The MDC Procedure


Model Fit and Goodness-of-Fit Statistics

McFadden (1974) suggests a likelihood ratio index that is analogous to the R-square in the linear regression model:

\[ R^{2}_{M} = 1 - \frac{\ln L}{\ln L_{0}} \]

where L is the maximum of the log-likelihood function and $L_{0}$ is the maximum of the log-likelihood function when all coefficients, except for an intercept term, are zero.
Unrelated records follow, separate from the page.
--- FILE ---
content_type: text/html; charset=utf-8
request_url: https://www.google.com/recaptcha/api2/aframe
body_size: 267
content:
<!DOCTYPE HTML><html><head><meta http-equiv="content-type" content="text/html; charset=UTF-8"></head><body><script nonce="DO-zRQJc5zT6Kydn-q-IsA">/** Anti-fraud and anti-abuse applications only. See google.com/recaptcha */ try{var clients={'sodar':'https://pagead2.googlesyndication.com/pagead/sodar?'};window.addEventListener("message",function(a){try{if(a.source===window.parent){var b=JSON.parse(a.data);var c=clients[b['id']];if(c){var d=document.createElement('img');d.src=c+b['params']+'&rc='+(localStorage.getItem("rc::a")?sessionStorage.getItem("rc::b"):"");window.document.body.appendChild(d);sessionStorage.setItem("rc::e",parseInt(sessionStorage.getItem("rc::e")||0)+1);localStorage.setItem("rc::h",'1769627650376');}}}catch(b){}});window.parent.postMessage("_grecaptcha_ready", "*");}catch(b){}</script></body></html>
McFadden’s likelihood ratio index is bounded by 0 and 1.

Estrella (1998) proposes the following requirements for a goodness-of-fit measure to be desirable in discrete choice modeling:

  • The measure must take values in $[0,1]$, where 0 represents no fit and 1 corresponds to perfect fit.

  • The measure should be directly related to the valid test statistic for the significance of all slope coefficients.

  • The derivative of the measure with respect to the test statistic should comply with corresponding derivatives in a linear regression.

Estrella’s measure is written as

\[ R_{E1}^{2} = 1 - \left(\frac{\ln L}{\ln L_{0}}\right) ^{-(2 / N) \ln L_{0}} \]

Estrella suggests an alternative measure,

\[ R_{E2}^{2} = 1 - [ (\ln L - K) / \ln L_{0} ]^{-(2 / N) \ln L_{0}} \]

where $\ln L_{0}$ is computed with null parameter values, N is the number of observations used, and K represents the number of estimated parameters.

Other goodness-of-fit measures are summarized as follows:

\begin{eqnarray*} R_{CU1}^{2} & = 1 - \left(\frac{L_{0}}{L}\right)^{\frac{2}{N}} \; \; & (\textrm{Cragg-Uhler 1}) \\ R_{CU2}^{2} & = \frac{1 - (L_{0}/L)^{\frac{2}{N}}}{1 - L_{0}^{\frac{2}{N}}} \; \; & (\textrm{Cragg-Uhler 2}) \\ R_{A}^{2} & = \frac{2(\ln L - \ln L_{0})}{2(\ln L - \ln L_{0})+N} \; \; & (\textrm{Aldrich-Nelson}) \\ R_{VZ}^{2} & = R_{A}^{2}\frac{2\ln L_{0} - N}{2\ln L_{0}} \; \; & (\textrm{Veall-Zimmermann}) \end{eqnarray*}

The AIC and SBC are computed as follows:

\[ AIC = -2\; ln(L)+2\; k \]
\[ SBC = -2\; ln(L)+ln(n)\; k \]

where $ln(L)$ is the log-likelihood value for the model, k is the number of parameters estimated, and n is the number of observations (that is, the number of respondents).